Sembra che quanto detto nel documento serva soprattutto a tacitare la Corte dei Conti.
Purtroppo allo stato si tratta comunque di una dichiarazione troppo puntuale nella sua genericità per essere tralasciata, quindi ci tocca ribadire la nostra contrarietà assoluta a quel tipo di ipotesi, che non può essere presa in considerazione, su cui non è neppure il caso di aprire una discussione o una consultazione.
Tutto procede con il solito gioco delle parti tra amministrazione regionale e capitolina, in assenza di un reale intervento da parte del Ministero, seguendo regole amministrative del tutto inadeguate ad affrontare una situazione sempre sulla soglia della catastrofe, mentre nulla è previsto sul piano della partecipazione delle associazioni e dei comitati.

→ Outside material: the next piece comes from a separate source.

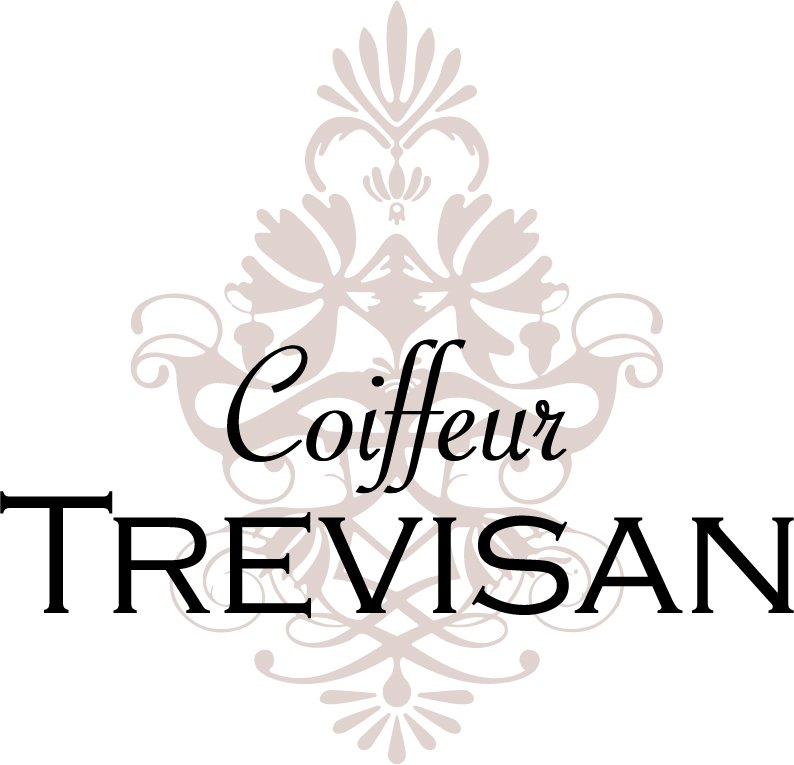 Coiffeur Trevisan - Hair & Beauty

Il percorso che dalla giunta regionale, attraverso le commissioni dovrebbe portare alla discussione e alla approvazione in consiglio regionale del nuovo piano dei rifiuti, non può avere valore in assenza di una partecipazione reale di quella rete di associazioni e comitati che in questi anni hanno combattuto l’attuale gestione del ciclo dei rifiuti, portando avanti una propria progettualità. Alla approvazione seguirà la procedura di sottomissione del pian alla VAS (Valutazione Ambientale Strategica) della durata di sei mesi.

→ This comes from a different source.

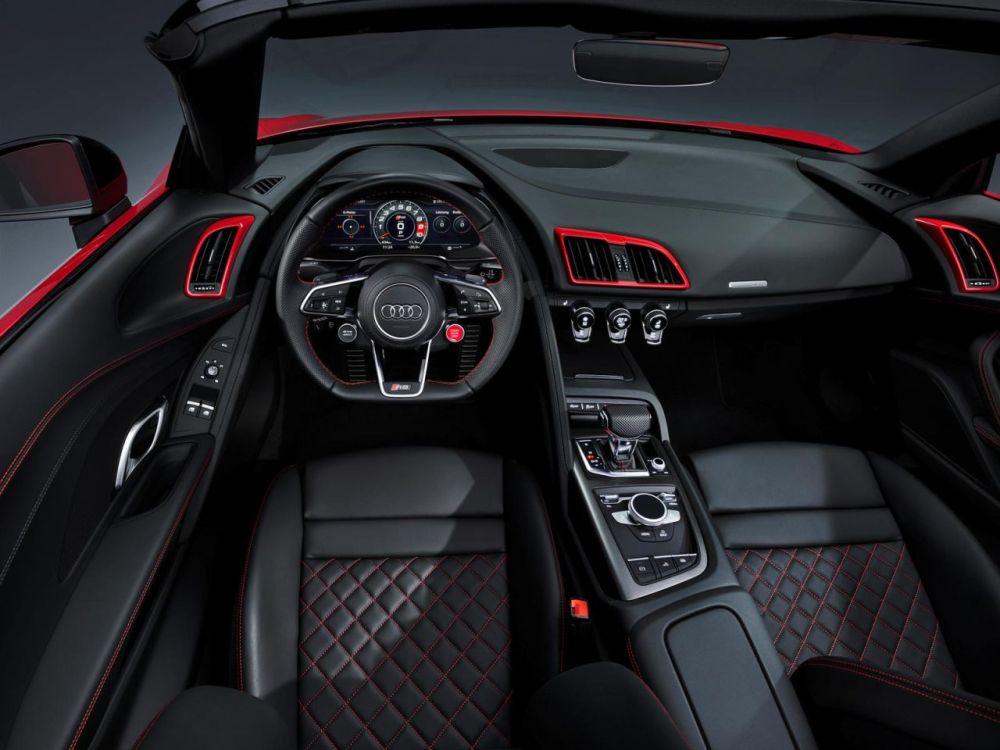Audi R8 V10 RWD Spyder-3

La conclusione di questo percorso arriverà a sfiorare la fine dell’anno. Periodo che a Colleferro coinciderà con quello della chiusura della discarica di Colle Fagiolara, su cui – narrano le cronache- pare abbiano ripreso a volare con maggior frequenza i gabbiani.
Riteniamo necessarie un’ elaborazione autonoma, ed una mobilitazione da parte di tutta la rete di associazioni e comitati territoriali della città di Roma e di tutta la Regione, finalizzate ad ipotecare e vincolare l’elaborazione del piano rifiuti, confermando gli obiettivi particolari che ogni territorio si è dato.
Sulla discarica di Colle Fagiolara ribadiamo la necessità di un controllo trasparente sulla sua attuale gestione, sulla qualità e la quantità del materiale che viene conferito, per evitare le conseguenze che i residenti, con gli studenti ed il personale della scuola superiore IPIA hanno dovuto subire a più riprese.